Instrucciones de la tarea:
Convierte en una tabla Markdown las líneas de los ítems, desde la primera hasta la que contiene "pixel 711 712 →", ambas incluidas. Usa las columnas "Fila" y "Línea" y omite las líneas en blanco.

Filas almacenadas:
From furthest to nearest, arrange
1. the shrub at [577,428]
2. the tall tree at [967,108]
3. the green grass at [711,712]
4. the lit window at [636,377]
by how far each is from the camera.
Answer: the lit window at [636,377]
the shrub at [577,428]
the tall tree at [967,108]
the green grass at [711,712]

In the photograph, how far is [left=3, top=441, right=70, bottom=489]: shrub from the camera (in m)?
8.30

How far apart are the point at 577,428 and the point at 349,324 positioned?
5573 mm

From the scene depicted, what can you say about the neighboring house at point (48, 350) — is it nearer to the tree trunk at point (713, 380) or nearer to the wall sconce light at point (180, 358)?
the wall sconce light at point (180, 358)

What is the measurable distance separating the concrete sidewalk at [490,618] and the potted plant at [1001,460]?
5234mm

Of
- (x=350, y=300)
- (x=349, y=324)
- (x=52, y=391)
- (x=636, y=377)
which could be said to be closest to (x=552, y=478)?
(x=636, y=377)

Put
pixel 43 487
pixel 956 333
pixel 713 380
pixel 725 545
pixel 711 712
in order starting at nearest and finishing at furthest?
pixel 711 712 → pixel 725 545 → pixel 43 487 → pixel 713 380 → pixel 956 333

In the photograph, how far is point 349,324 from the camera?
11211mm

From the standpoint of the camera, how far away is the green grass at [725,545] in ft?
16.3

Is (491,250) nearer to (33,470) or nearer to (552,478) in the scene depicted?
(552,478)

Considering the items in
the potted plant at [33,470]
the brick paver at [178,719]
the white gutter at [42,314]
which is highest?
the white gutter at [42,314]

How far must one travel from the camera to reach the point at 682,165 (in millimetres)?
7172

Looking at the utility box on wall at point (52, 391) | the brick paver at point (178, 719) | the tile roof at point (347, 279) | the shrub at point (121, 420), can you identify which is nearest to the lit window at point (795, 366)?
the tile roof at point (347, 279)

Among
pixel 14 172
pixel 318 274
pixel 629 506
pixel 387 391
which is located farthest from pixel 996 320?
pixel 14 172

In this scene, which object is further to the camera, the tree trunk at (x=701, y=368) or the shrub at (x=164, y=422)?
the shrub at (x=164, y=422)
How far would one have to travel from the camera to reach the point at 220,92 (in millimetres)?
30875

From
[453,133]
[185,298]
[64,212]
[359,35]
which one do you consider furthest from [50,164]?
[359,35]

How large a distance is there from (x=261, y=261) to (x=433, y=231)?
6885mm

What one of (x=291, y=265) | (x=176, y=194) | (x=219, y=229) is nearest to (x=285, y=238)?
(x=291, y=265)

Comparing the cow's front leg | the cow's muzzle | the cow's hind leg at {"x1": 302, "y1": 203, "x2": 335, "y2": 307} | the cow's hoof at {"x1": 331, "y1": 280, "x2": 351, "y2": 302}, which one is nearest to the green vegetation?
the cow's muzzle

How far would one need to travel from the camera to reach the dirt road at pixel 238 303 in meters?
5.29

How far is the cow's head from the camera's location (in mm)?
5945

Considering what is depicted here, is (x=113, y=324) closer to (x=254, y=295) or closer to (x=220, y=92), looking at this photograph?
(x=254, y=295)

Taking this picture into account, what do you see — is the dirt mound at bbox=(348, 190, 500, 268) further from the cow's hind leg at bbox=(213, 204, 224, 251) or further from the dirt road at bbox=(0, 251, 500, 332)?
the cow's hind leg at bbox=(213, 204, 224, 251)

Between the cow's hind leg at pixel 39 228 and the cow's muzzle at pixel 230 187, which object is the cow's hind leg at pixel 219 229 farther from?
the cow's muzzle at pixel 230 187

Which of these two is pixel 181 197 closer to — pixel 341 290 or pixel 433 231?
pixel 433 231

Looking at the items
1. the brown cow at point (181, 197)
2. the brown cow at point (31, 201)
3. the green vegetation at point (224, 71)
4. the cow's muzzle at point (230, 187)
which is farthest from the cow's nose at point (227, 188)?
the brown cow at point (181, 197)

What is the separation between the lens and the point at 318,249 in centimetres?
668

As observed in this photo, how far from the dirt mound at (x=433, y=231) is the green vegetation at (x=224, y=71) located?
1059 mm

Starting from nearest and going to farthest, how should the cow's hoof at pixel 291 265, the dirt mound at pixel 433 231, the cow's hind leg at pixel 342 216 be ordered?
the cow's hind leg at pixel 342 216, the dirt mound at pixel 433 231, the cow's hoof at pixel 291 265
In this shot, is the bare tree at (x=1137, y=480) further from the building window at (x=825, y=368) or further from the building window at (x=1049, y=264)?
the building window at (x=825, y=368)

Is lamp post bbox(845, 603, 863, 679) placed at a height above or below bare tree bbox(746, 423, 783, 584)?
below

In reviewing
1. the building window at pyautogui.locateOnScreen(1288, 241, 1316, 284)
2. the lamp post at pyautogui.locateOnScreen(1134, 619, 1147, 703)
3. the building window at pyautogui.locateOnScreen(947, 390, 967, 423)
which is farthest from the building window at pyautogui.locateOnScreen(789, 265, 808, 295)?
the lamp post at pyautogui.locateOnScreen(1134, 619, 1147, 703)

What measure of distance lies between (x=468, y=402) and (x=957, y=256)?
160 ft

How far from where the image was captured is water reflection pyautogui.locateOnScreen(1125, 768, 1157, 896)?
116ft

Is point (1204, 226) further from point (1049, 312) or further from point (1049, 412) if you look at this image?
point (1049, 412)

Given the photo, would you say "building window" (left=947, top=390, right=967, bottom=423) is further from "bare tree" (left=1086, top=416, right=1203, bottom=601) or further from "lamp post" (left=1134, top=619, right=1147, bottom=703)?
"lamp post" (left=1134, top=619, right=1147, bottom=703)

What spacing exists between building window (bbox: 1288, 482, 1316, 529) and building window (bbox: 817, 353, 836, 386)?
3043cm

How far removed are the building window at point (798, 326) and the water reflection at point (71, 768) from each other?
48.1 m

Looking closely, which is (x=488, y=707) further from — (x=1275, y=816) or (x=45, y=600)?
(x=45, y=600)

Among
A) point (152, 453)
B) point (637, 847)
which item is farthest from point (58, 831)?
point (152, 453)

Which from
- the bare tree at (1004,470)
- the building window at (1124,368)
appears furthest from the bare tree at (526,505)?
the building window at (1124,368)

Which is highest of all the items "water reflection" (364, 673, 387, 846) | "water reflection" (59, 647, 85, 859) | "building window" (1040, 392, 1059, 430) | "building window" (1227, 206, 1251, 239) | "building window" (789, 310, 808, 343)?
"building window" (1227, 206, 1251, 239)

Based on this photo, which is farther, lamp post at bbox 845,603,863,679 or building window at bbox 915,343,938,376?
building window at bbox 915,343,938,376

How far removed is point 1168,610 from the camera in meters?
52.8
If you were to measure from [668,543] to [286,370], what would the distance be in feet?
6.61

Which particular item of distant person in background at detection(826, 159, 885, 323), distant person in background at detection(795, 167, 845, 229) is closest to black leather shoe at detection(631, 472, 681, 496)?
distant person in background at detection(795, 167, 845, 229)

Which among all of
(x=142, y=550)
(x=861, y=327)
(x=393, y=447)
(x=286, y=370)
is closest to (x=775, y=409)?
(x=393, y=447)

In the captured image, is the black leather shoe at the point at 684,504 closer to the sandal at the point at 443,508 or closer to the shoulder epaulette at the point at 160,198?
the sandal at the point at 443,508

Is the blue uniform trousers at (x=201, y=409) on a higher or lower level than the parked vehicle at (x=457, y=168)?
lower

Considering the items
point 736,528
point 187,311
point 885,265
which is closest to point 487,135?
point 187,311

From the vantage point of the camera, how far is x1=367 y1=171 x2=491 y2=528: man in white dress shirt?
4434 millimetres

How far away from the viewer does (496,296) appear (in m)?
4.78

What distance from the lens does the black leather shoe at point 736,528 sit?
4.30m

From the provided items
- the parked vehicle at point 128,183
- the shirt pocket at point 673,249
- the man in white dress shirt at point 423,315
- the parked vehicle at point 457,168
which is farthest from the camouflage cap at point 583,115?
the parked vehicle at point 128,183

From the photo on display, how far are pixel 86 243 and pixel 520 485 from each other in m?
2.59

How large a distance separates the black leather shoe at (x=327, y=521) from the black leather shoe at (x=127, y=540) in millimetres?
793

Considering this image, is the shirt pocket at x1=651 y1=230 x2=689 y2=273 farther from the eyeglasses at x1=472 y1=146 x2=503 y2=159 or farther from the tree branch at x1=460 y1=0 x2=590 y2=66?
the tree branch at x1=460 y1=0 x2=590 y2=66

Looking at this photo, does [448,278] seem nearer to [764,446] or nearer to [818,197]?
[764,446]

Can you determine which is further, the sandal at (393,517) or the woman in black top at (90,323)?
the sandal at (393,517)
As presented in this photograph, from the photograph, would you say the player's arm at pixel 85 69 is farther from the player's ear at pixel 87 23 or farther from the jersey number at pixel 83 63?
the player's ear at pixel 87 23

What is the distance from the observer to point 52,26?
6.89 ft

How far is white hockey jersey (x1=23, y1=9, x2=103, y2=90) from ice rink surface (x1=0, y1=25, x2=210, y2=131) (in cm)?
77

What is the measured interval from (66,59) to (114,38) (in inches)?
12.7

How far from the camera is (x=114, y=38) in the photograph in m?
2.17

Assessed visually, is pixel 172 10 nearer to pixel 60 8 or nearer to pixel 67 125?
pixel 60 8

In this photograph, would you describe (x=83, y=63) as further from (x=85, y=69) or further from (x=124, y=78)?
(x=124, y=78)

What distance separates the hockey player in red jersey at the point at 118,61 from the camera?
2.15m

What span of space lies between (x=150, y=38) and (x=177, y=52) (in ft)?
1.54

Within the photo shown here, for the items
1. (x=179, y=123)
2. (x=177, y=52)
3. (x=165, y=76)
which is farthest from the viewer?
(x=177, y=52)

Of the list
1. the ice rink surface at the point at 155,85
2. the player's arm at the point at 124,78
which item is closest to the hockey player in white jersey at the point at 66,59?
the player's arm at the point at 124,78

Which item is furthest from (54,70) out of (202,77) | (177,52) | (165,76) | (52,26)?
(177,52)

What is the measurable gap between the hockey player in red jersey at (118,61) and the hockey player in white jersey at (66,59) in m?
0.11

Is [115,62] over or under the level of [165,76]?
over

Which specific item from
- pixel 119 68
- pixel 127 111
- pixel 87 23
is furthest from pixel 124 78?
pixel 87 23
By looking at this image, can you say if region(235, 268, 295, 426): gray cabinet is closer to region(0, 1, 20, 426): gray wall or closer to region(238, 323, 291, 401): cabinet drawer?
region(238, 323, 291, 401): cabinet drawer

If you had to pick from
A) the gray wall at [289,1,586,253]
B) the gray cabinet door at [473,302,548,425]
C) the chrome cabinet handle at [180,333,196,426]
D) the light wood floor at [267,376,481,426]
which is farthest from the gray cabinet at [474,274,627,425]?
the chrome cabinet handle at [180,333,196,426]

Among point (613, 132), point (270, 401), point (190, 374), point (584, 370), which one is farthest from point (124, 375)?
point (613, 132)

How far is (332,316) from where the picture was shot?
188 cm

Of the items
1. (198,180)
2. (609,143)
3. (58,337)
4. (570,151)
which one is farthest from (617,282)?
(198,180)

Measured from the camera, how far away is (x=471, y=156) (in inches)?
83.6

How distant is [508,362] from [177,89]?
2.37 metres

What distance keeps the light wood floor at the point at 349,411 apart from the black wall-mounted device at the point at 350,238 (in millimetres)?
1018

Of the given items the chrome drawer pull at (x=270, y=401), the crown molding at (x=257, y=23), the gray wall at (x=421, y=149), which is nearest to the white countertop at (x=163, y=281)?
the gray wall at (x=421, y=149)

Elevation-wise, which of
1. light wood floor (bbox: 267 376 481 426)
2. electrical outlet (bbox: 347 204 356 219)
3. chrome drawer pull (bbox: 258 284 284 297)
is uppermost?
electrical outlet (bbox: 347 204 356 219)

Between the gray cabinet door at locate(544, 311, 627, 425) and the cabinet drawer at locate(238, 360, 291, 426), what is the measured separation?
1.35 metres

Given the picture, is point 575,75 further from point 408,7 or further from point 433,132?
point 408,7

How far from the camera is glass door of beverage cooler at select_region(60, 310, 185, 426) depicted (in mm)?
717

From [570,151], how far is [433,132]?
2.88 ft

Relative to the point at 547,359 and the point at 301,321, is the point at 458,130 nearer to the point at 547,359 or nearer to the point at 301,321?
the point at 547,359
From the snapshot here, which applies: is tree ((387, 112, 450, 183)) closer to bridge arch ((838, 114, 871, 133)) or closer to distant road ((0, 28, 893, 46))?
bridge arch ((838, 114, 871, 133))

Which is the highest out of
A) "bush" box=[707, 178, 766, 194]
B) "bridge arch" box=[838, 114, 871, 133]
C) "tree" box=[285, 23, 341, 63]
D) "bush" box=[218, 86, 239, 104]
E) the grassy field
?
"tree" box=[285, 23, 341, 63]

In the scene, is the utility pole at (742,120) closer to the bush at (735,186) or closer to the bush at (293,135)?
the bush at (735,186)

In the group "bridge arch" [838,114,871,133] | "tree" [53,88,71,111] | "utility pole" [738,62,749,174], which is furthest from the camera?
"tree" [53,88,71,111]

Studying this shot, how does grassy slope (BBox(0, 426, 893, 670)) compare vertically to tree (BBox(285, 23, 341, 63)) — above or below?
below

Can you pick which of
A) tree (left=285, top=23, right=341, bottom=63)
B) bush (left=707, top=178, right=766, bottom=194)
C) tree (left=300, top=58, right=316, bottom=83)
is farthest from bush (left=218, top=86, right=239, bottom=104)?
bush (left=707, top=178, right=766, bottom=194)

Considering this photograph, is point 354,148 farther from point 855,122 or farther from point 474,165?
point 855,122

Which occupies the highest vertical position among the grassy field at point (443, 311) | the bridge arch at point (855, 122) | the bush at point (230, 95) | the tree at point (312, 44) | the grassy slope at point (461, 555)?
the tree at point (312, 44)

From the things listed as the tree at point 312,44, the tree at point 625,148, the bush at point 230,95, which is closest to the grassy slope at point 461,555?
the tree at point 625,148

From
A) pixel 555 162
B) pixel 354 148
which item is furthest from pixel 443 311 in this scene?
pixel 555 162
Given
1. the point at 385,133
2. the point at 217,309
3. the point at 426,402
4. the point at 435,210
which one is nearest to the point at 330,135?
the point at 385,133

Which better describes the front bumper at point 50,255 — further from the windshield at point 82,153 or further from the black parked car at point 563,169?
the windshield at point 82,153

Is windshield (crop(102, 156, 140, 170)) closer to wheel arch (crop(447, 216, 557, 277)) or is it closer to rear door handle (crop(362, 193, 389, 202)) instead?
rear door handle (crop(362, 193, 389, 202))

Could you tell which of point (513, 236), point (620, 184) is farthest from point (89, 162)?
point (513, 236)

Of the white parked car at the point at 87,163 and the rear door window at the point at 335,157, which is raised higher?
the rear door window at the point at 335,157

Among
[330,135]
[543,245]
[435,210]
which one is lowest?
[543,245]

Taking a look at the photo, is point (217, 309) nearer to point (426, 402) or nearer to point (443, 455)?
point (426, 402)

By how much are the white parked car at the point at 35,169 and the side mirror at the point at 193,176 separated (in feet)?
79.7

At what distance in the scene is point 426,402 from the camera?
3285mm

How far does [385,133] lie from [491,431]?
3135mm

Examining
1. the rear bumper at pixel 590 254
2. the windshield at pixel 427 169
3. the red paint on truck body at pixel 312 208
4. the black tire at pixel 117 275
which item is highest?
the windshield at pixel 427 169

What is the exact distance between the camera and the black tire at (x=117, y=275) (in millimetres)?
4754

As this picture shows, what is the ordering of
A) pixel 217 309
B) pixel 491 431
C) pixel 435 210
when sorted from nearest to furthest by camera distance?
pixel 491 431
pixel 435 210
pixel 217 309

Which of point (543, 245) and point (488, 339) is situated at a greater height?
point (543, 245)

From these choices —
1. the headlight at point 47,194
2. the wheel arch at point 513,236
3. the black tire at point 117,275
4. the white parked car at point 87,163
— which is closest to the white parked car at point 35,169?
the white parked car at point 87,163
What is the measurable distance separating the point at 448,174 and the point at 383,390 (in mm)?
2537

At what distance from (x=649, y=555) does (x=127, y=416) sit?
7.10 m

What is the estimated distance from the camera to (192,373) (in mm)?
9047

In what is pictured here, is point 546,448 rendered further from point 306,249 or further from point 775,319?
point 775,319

Resultado del ejercicio:
| Fila | Línea |
|---|---|
| 1 | From furthest to nearest, arrange |
| 2 | 1. the shrub at [577,428] |
| 3 | 2. the tall tree at [967,108] |
| 4 | 3. the green grass at [711,712] |
| 5 | 4. the lit window at [636,377] |
| 6 | by how far each is from the camera. |
| 7 | Answer: the lit window at [636,377] |
| 8 | the shrub at [577,428] |
| 9 | the tall tree at [967,108] |
| 10 | the green grass at [711,712] |
| 11 | In the photograph, how far is [left=3, top=441, right=70, bottom=489]: shrub from the camera (in m)? |
| 12 | 8.30 |
| 13 | How far apart are the point at 577,428 and the point at 349,324 positioned? |
| 14 | 5573 mm |
| 15 | From the scene depicted, what can you say about the neighboring house at point (48, 350) — is it nearer to the tree trunk at point (713, 380) or nearer to the wall sconce light at point (180, 358)? |
| 16 | the wall sconce light at point (180, 358) |
| 17 | What is the measurable distance separating the concrete sidewalk at [490,618] and the potted plant at [1001,460]? |
| 18 | 5234mm |
| 19 | Of |
| 20 | - (x=350, y=300) |
| 21 | - (x=349, y=324) |
| 22 | - (x=52, y=391) |
| 23 | - (x=636, y=377) |
| 24 | which could be said to be closest to (x=552, y=478)? |
| 25 | (x=636, y=377) |
| 26 | Put |
| 27 | pixel 43 487 |
| 28 | pixel 956 333 |
| 29 | pixel 713 380 |
| 30 | pixel 725 545 |
| 31 | pixel 711 712 |
| 32 | in order starting at nearest and finishing at furthest? |
| 33 | pixel 711 712 → pixel 725 545 → pixel 43 487 → pixel 713 380 → pixel 956 333 |